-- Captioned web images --
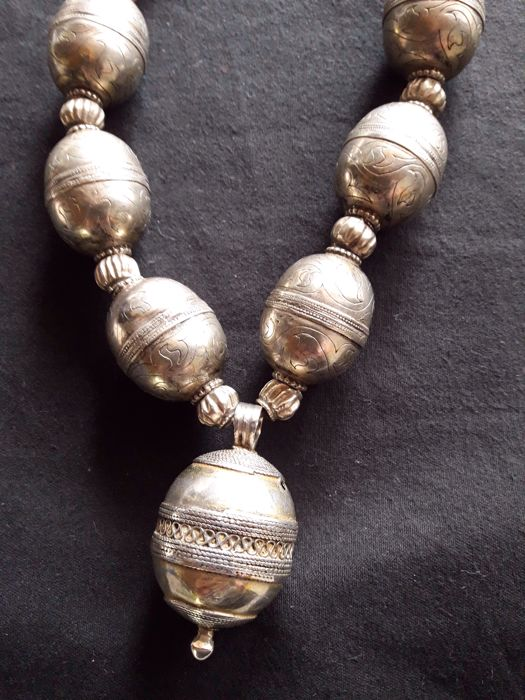 Silver necklace - Turkmenistan - 2nd half of 20th century
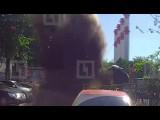В Москве фонтан кипятка из-под земли перевернул одну машину и повредил ещё 11
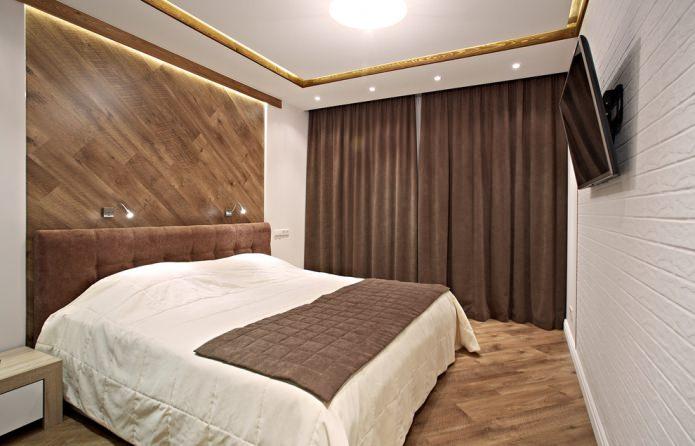 rideaux marron sous le couvre-lit
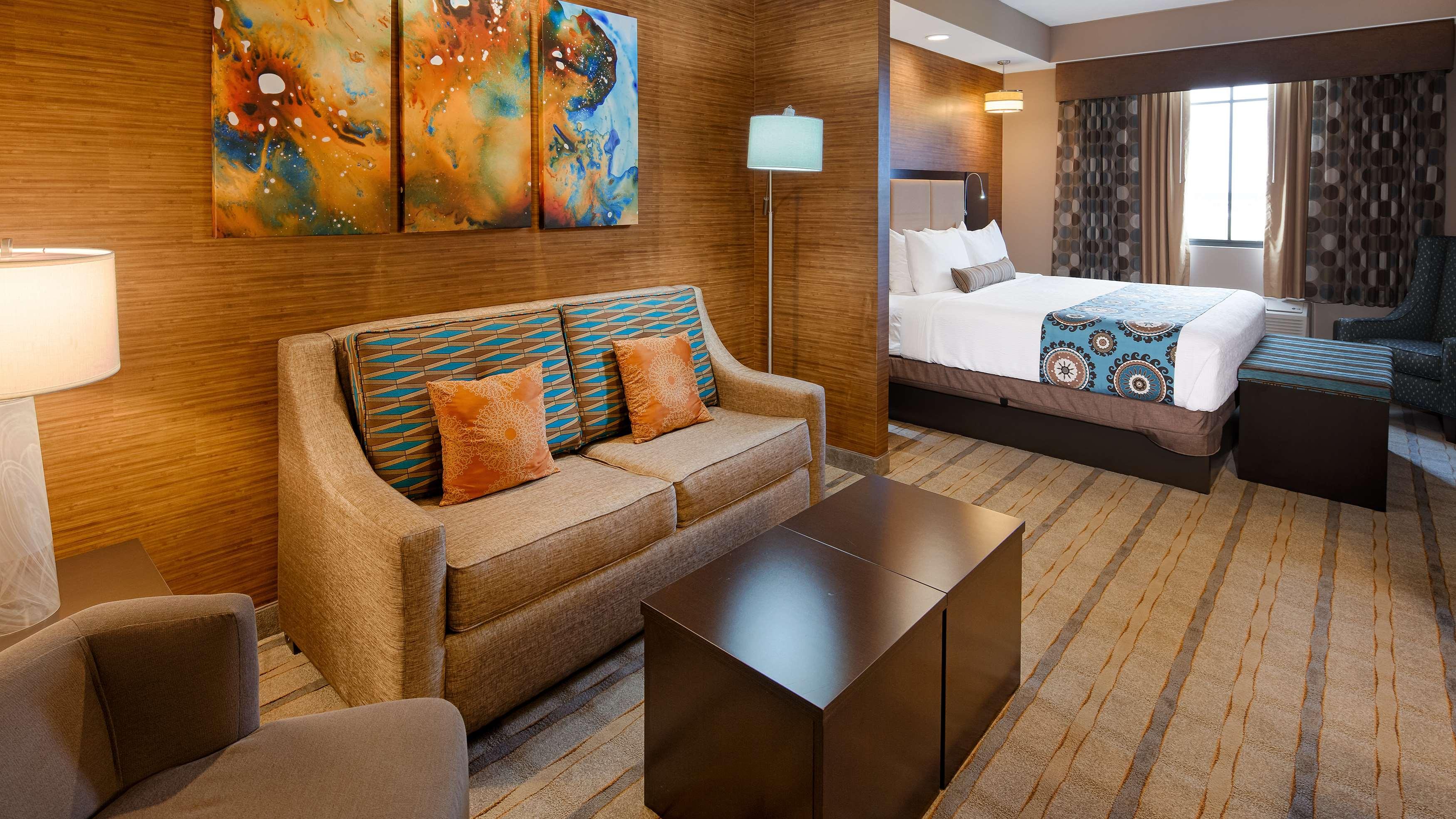 Best Western Plus Kendall Airport Hotel & Suites image 23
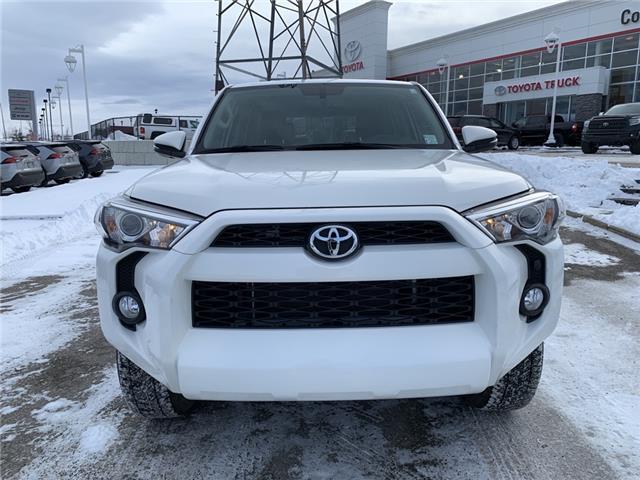 2018 Toyota 4Runner SR5 (Stk: 200133A) in Cochrane - Image 2 of 20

-- Exercise prompt --
Please copy out each line above exactly as written, but not the pictures.

-- Solution to the problem --
 Silver necklace - Turkmenistan - 2nd half of 20th century
В Москве фонтан кипятка из-под земли перевернул одну машину и повредил ещё 11
 rideaux marron sous le couvre-lit
 Best Western Plus Kendall Airport Hotel & Suites image 23
 2018 Toyota 4Runner SR5 (Stk: 200133A) in Cochrane - Image 2 of 20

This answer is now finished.